[Exercise goal]:
Reproduce each line of the listing below verbatim, leaving out the pictures.

[Records supplied]:

● ● ● ●

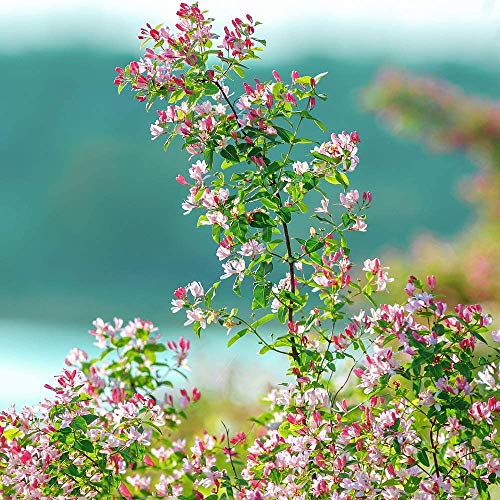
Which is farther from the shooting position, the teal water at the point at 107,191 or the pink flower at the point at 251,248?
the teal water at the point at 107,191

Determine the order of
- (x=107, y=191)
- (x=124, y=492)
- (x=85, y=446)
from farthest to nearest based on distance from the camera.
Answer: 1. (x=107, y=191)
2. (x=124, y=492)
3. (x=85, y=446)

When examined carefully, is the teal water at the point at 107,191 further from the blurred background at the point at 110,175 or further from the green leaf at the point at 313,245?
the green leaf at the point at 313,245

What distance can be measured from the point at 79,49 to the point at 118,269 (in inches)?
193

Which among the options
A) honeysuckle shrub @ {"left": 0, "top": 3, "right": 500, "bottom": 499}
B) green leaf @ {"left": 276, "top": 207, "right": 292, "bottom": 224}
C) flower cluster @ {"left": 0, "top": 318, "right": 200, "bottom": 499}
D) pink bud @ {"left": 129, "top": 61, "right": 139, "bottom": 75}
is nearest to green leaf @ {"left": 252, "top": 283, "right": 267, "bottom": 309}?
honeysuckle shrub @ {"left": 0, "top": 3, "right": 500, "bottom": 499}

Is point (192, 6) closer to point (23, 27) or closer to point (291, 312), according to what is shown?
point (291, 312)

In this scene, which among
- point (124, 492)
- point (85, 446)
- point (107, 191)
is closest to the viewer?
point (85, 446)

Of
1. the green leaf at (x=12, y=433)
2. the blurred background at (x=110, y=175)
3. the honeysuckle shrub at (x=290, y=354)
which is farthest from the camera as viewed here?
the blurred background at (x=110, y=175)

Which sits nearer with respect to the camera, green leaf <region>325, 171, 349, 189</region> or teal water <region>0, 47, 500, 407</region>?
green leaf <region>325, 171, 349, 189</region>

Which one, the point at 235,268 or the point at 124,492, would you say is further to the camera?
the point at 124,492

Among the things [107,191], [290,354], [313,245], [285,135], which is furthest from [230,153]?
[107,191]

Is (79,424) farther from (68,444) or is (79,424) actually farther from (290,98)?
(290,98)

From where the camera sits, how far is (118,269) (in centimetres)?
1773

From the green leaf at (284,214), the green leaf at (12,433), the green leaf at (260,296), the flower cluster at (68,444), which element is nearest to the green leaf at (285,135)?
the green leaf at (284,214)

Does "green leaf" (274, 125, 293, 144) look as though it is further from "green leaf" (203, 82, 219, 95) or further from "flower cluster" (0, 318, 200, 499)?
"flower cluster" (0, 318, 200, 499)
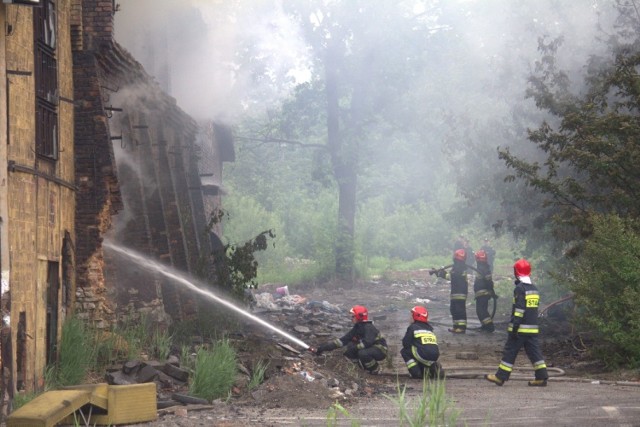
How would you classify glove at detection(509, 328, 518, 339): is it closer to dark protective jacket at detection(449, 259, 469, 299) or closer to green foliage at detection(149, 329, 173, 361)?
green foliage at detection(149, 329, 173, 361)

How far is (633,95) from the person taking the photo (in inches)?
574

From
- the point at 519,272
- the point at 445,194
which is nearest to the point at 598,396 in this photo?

● ● ● ●

[Answer to this task]:
Which is farther from the shooting position, the teal water at the point at 107,191 or the pink flower at the point at 251,248?
the teal water at the point at 107,191

Determine the order of
- (x=107, y=191)
- (x=124, y=492)
- (x=85, y=446)
from farthest to nearest based on distance from the camera.
Answer: 1. (x=107, y=191)
2. (x=124, y=492)
3. (x=85, y=446)

When examined carefully, is the teal water at the point at 107,191 further from the blurred background at the point at 110,175 or further from the green leaf at the point at 313,245?
the green leaf at the point at 313,245

What distance can be measured from the point at 79,49 to the point at 118,269 (in inches)?
193

Which among the options
A) honeysuckle shrub @ {"left": 0, "top": 3, "right": 500, "bottom": 499}
B) green leaf @ {"left": 276, "top": 207, "right": 292, "bottom": 224}
C) flower cluster @ {"left": 0, "top": 318, "right": 200, "bottom": 499}
D) pink bud @ {"left": 129, "top": 61, "right": 139, "bottom": 75}
is nearest to green leaf @ {"left": 252, "top": 283, "right": 267, "bottom": 309}?
honeysuckle shrub @ {"left": 0, "top": 3, "right": 500, "bottom": 499}

Is point (192, 6) closer to point (23, 27) or closer to point (291, 312), according to what is shown?
point (291, 312)

In this scene, which among
- point (124, 492)
- point (85, 446)
- point (107, 191)
is closest to the viewer?
point (85, 446)

Of
1. the green leaf at (x=12, y=433)
2. the blurred background at (x=110, y=175)
3. the honeysuckle shrub at (x=290, y=354)
which is farthest from the camera as viewed here?
the blurred background at (x=110, y=175)

Which sits nearer with respect to the camera, green leaf <region>325, 171, 349, 189</region> or teal water <region>0, 47, 500, 407</region>?
green leaf <region>325, 171, 349, 189</region>

Which one, the point at 235,268 or the point at 124,492, would you say is further to the camera?
the point at 124,492

Among the things [107,191], [290,354], [313,245], [285,135], which is furthest from [230,153]?
[107,191]

Is (79,424) farther from (68,444) or is (79,424) actually farther from (290,98)?
(290,98)

From where the camera sits, how far is (118,269) (in centimetres)?
1773

From the green leaf at (284,214), the green leaf at (12,433), the green leaf at (260,296), the flower cluster at (68,444), which element is nearest to the green leaf at (285,135)?
the green leaf at (284,214)

Does "green leaf" (274, 125, 293, 144) look as though it is further from "green leaf" (203, 82, 219, 95) or further from "flower cluster" (0, 318, 200, 499)?
"flower cluster" (0, 318, 200, 499)
How would you classify glove at detection(509, 328, 518, 339): is it closer to dark protective jacket at detection(449, 259, 469, 299) or closer to green foliage at detection(149, 329, 173, 361)?
green foliage at detection(149, 329, 173, 361)

How far is (633,95) from the person taking the photo (in inches)?
574

From
- the point at 519,272
- the point at 445,194
which is nearest to the point at 598,396 in this photo?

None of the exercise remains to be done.